■ What the task asks
Identify each line in the entries below that contains the word "furthest" and copy those lines.

** start Exercise material **

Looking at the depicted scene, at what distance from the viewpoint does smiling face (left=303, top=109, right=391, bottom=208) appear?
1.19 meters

** end Exercise material **
** start Exercise material **

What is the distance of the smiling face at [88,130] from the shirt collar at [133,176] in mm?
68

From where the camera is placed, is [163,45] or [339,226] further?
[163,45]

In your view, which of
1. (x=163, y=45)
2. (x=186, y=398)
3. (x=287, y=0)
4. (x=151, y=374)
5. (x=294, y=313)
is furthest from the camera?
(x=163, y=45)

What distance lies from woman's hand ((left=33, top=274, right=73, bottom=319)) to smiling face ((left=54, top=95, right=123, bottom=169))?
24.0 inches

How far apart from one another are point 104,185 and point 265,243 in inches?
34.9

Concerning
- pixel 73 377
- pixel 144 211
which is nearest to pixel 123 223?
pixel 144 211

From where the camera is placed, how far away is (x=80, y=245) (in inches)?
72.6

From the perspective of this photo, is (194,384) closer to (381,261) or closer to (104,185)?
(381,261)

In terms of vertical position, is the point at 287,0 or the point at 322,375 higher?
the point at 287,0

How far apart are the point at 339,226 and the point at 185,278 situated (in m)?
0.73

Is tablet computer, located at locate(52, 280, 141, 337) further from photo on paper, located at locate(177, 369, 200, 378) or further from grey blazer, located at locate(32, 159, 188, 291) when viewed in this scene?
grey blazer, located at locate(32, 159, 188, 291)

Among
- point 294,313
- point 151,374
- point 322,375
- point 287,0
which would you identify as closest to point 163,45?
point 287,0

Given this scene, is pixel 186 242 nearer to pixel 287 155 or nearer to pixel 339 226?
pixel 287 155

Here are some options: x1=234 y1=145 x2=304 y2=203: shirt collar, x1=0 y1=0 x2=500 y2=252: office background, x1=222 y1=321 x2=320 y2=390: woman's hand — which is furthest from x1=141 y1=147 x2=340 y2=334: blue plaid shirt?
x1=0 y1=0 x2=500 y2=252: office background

** end Exercise material **

■ Answer for this exercise
is furthest from the camera?
Here are some options: x1=234 y1=145 x2=304 y2=203: shirt collar, x1=0 y1=0 x2=500 y2=252: office background, x1=222 y1=321 x2=320 y2=390: woman's hand — which is furthest from x1=141 y1=147 x2=340 y2=334: blue plaid shirt?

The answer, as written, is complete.